Every entry must be repeated exactly. Exclude all pictures.

:::

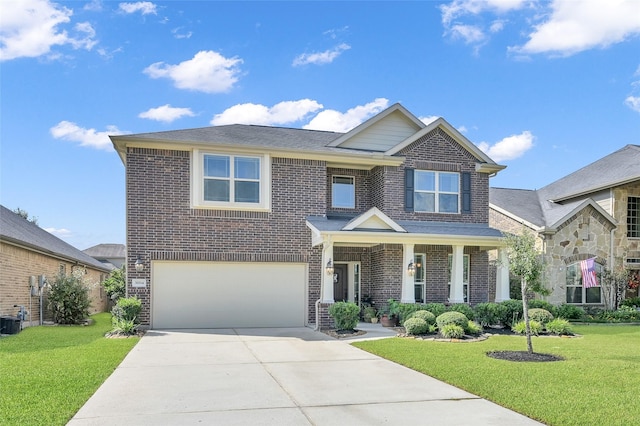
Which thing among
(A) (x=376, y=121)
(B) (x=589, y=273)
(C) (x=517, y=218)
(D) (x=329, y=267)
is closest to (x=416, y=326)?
(D) (x=329, y=267)

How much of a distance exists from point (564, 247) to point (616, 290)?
9.58 feet

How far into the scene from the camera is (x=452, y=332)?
12.8 metres

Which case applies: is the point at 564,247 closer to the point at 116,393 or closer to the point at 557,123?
the point at 557,123

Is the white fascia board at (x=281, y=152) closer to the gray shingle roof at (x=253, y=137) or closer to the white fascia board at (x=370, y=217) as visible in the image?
the gray shingle roof at (x=253, y=137)

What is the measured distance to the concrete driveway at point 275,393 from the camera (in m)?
5.97

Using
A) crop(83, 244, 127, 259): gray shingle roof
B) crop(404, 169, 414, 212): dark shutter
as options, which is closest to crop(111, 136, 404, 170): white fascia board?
crop(404, 169, 414, 212): dark shutter

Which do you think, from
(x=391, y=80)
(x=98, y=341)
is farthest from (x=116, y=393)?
(x=391, y=80)

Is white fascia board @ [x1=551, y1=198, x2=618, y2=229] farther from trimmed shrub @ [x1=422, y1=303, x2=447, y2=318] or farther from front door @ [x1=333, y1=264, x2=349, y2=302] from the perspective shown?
front door @ [x1=333, y1=264, x2=349, y2=302]

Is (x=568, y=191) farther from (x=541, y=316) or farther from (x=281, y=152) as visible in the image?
(x=281, y=152)

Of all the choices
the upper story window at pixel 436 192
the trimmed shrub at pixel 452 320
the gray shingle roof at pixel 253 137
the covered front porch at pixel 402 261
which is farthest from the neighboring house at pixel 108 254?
the trimmed shrub at pixel 452 320

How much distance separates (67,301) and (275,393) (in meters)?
14.1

:::

*RESPONSE TO THE EXERCISE*:
Which thing among
(A) (x=376, y=121)
(B) (x=589, y=273)
(C) (x=517, y=218)
(D) (x=329, y=267)
is closest to (x=416, y=326)?
(D) (x=329, y=267)

How much of a distance exists from point (564, 247) to point (616, 290)?
9.58 feet

How far into the scene from the camera is (x=452, y=332)?
12.8 metres

Which case applies: is the point at 564,247 closer to the point at 116,393 or closer to the point at 557,123?
the point at 557,123

Is the white fascia board at (x=281, y=152) closer to the gray shingle roof at (x=253, y=137) or closer to the white fascia board at (x=370, y=217) as visible in the image?
the gray shingle roof at (x=253, y=137)

What is the measured distance to the concrete driveway at point 275,393 from the camera (in m)?
5.97

Using
A) crop(83, 244, 127, 259): gray shingle roof
B) crop(404, 169, 414, 212): dark shutter
as options, which is closest to crop(111, 136, 404, 170): white fascia board?
crop(404, 169, 414, 212): dark shutter

Which do you think, from
(x=391, y=80)
(x=98, y=341)
is farthest from (x=116, y=393)?
(x=391, y=80)

Is white fascia board @ [x1=551, y1=198, x2=618, y2=229] farther from trimmed shrub @ [x1=422, y1=303, x2=447, y2=318] or farther from front door @ [x1=333, y1=264, x2=349, y2=302] from the perspective shown?
front door @ [x1=333, y1=264, x2=349, y2=302]

Is (x=568, y=191) farther from (x=541, y=316) or farther from (x=281, y=152) as visible in the image?
(x=281, y=152)

Of all the choices
the upper story window at pixel 436 192
the trimmed shrub at pixel 452 320
the gray shingle roof at pixel 253 137
the covered front porch at pixel 402 261
which is farthest from the neighboring house at pixel 108 254?
the trimmed shrub at pixel 452 320

How much distance separates (67,301) and (275,393) (in meters)?
14.1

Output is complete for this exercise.